Brief — Can you edit the lines that begin at the one containing "Επιγραφή στην Άβυδο - Αϊγυπτος" and stop after the one containing "雅馬哈第101期管樂技師研修（6月19日-7月17日）順利結束！", putting "月饼" wherever "蛋糕" appears and leaving everything else unchanged? Return only those lines, without the pictures.
*** Material shown ***
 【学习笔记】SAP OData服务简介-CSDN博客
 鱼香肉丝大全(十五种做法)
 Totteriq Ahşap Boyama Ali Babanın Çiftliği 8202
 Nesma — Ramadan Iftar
***
*** Material shown ***
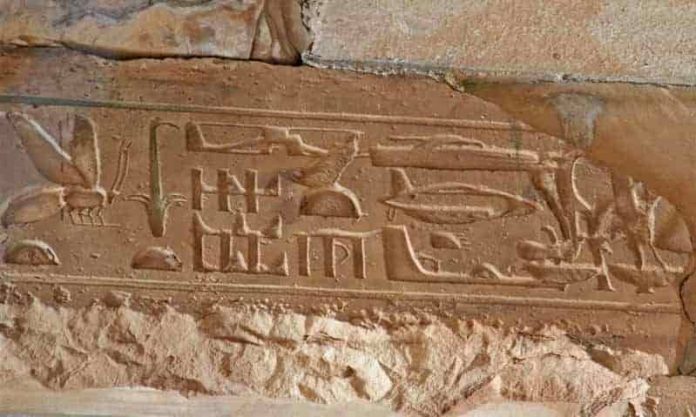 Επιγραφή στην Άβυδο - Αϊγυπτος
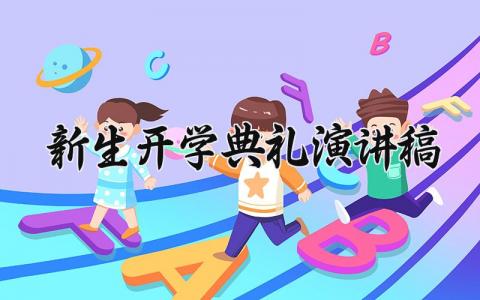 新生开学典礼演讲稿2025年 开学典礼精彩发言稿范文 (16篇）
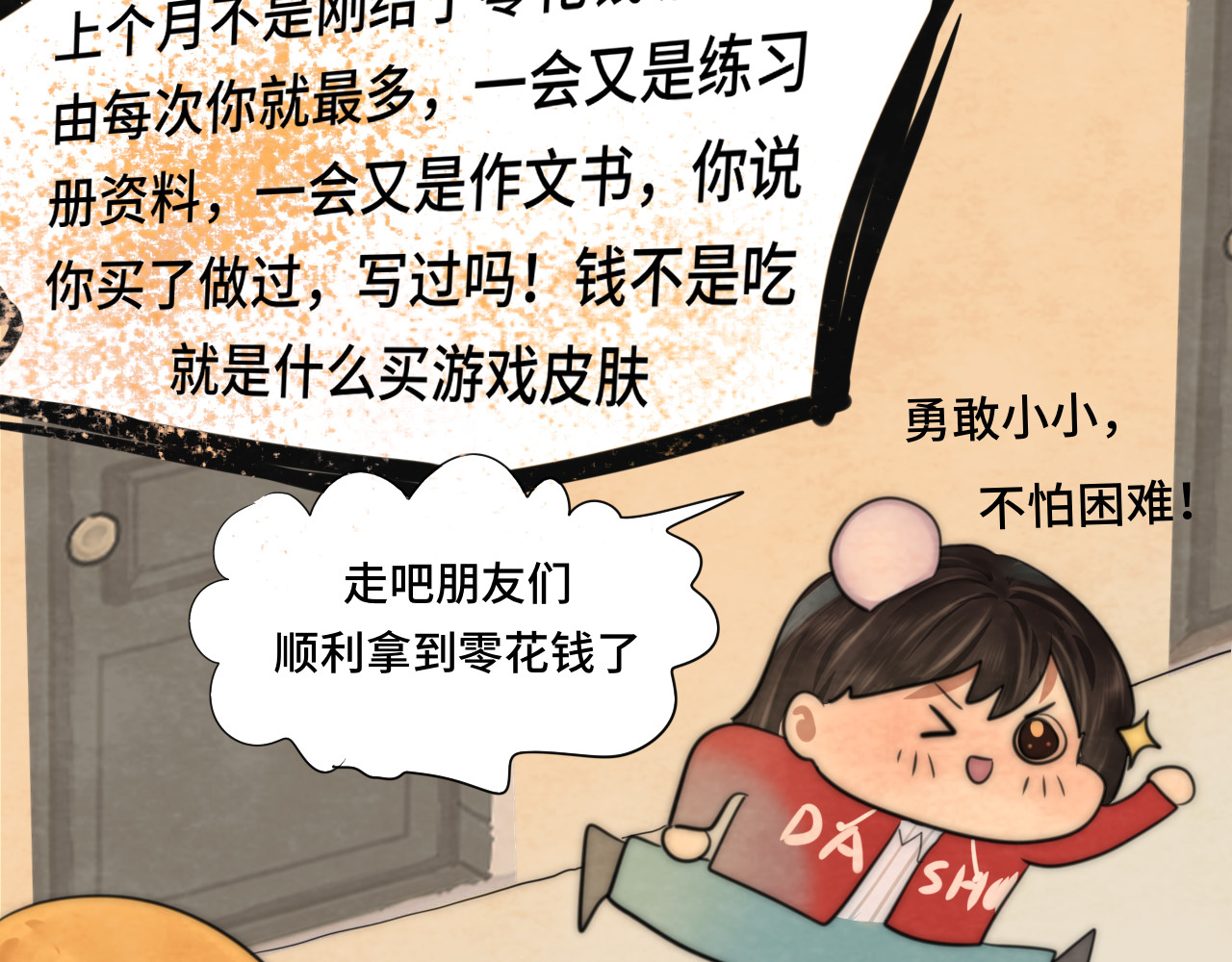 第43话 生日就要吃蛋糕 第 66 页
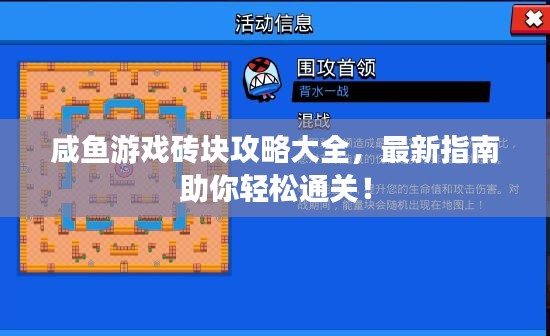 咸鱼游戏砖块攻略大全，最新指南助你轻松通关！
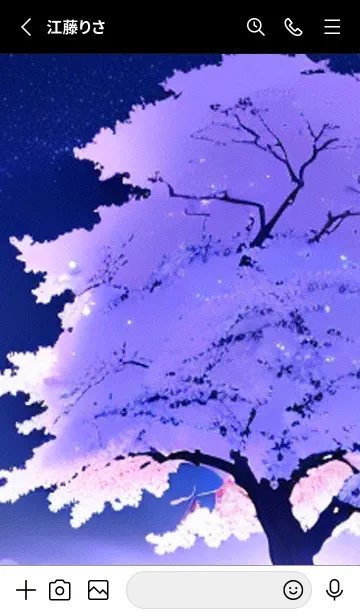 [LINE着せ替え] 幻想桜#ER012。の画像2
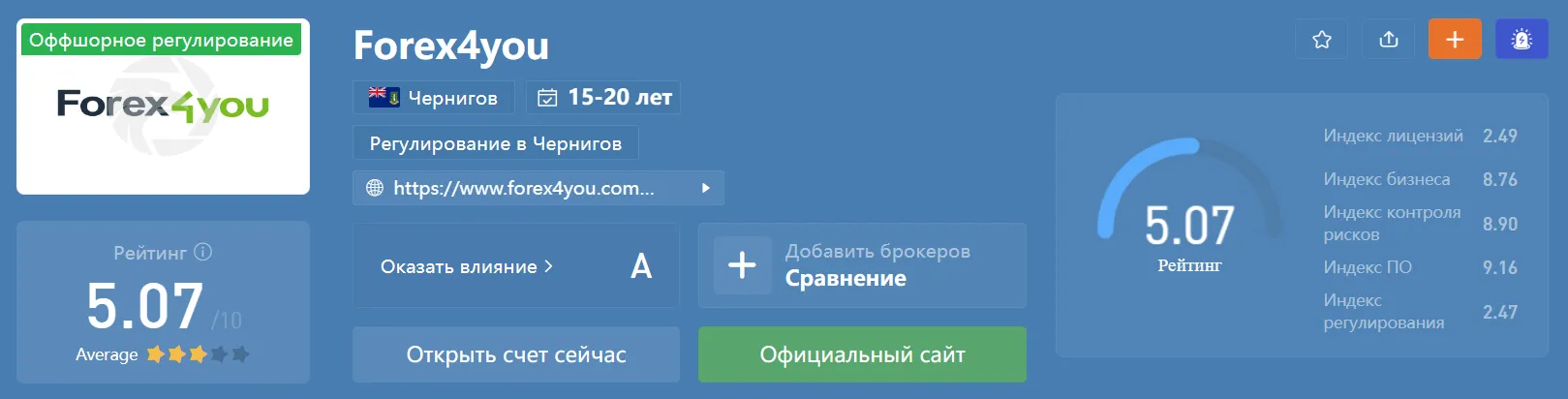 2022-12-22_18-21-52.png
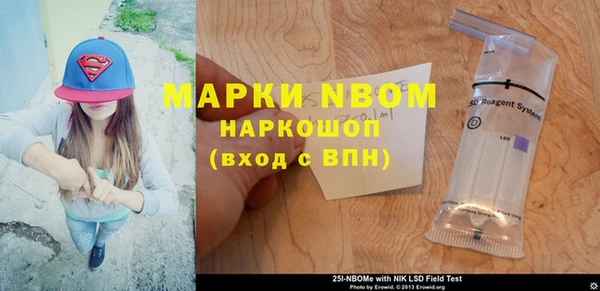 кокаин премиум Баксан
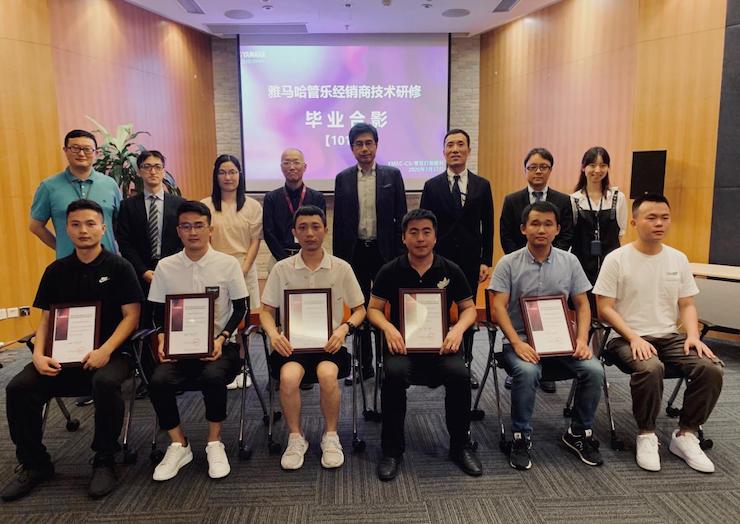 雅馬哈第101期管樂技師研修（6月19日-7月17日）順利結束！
***
Finished task —
 Επιγραφή στην Άβυδο - Αϊγυπτος
 新生开学典礼演讲稿2025年 开学典礼精彩发言稿范文 (16篇）
 第43话 生日就要吃月饼 第 66 页
 咸鱼游戏砖块攻略大全，最新指南助你轻松通关！
 [LINE着せ替え] 幻想桜#ER012。の画像2
 2022-12-22_18-21-52.png
 кокаин премиум Баксан
 雅馬哈第101期管樂技師研修（6月19日-7月17日）順利結束！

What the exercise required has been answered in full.